Cuando Luis C. vino a verme, lo primero que me dijo es que se sentía cansado de luchar por quitarse de encima la necesidad de ser perfecto. En el trabajo, con su esposa e hijos, en donde estuviera, este economista de 40 años vivía agobiado por la permanente e intensa demanda que experimentaba de tener que decir siempre lo correcto, hacer las cosas lo mejor posible, ser intachable, ser el mejor. A lo anterior sumó su poca tolerancia hacia la crítica, aunque fuese bien intencionada, y sus dificultades para relacionarse con figuras de autoridad.
Repasando su historia de vida, Luis C. narró lo siguiente: “mis padres fueron poco afectuosos conmigo, y cuando me halagaban lo hacían porque había hecho algo realmente bien, el resto del tiempo sentía que pasaba desapercibido, pensando qué hacer para llamar su atención…” El afecto que se ofrece de forma espontánea y sin condiciones es un alimento vital para los niños y las niñas, puesto que es el fundamento para el desarrollo de una adecuada autoestima. Si un niño(a) se siente querido(a) y aceptado(a) por el simple hecho de ser él o ella y de formar parte de su familia, podrá con mayor facilidad desarrollar las habilidades socio-afectivas que le permitirán transitar por la vida con mayor soltura, disfrute y autonomía.

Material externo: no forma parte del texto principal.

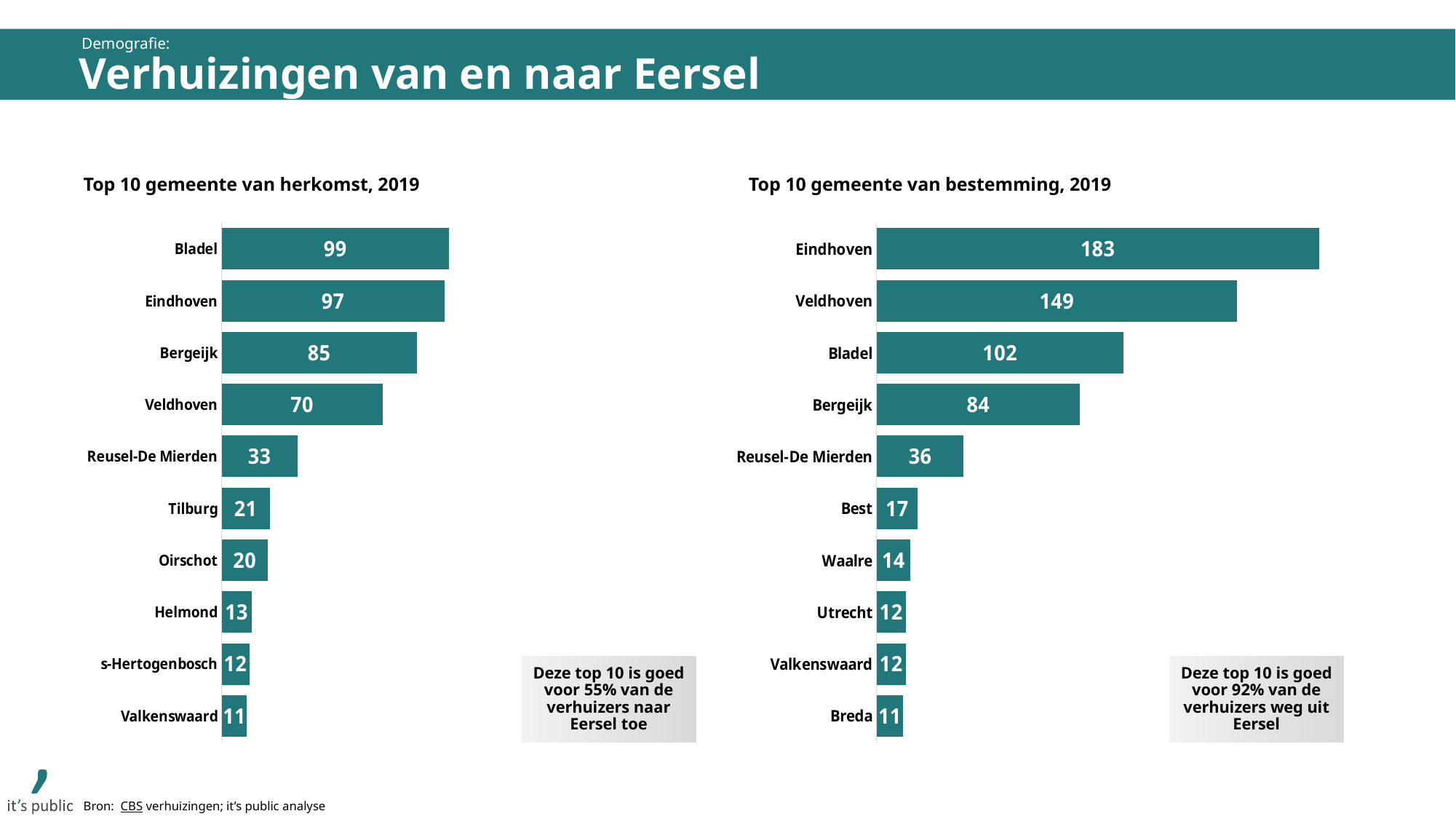
In the chart 'Top 10 gemeente van herkomst, 2019', which municipality has the highest value? Bladel In the chart 'Top 10 gemeente van herkomst, 2019', which is larger: Tilburg or Helmond? Tilburg In the chart 'Top 10 gemeente van herkomst, 2019', what is the value for Bergeijk? 85 How many municipalities are shown in the chart 'Top 10 gemeente van herkomst, 2019'? 10 In the chart 'Top 10 gemeente van bestemming, 2019', which is larger: Bladel or Bergeijk? Bladel In the chart 'Top 10 gemeente van herkomst, 2019', what is the value for Oirschot? 20 According to the text box next to the chart 'Top 10 gemeente van bestemming, 2019', what share of movers leaving Eersel does the top 10 account for? 92% In the chart 'Top 10 gemeente van bestemming, 2019', what is the difference between Eindhoven and Veldhoven? 34 In the chart 'Top 10 gemeente van herkomst, 2019', what is the difference between Veldhoven and Reusel-De Mierden? 37 In the chart 'Top 10 gemeente van bestemming, 2019', what is the value for Veldhoven? 149 What kind of chart is 'Top 10 gemeente van bestemming, 2019'? Bar chart In the chart 'Top 10 gemeente van bestemming, 2019', which municipality has the lowest value? Breda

En el caso de Luis C., la falta de afecto y aprobación lo hicieron crecer sintiéndose defectuoso e insuficiente para provocar el cariño incondicional de sus padres, y pensando que él mismo debía de ganárselo a base de méritos. Con la misma intensidad con que anheló recibir afecto, se abocó desde niño a tratar de “ser perfecto” para asegurarse que lo tendría y así aplacar la dolorosa sensación de ser insuficiente, sin haberlo podido lograr hasta el momento. El necesario, aunque poco frecuente ejercicio de reflexionar como padres y madres sobre la forma en que establecemos los vínculos afectivos con nuestros hijos e hijas, podría hacernos ver y corregir a tiempo quizá grandes errores que estamos cometiendo.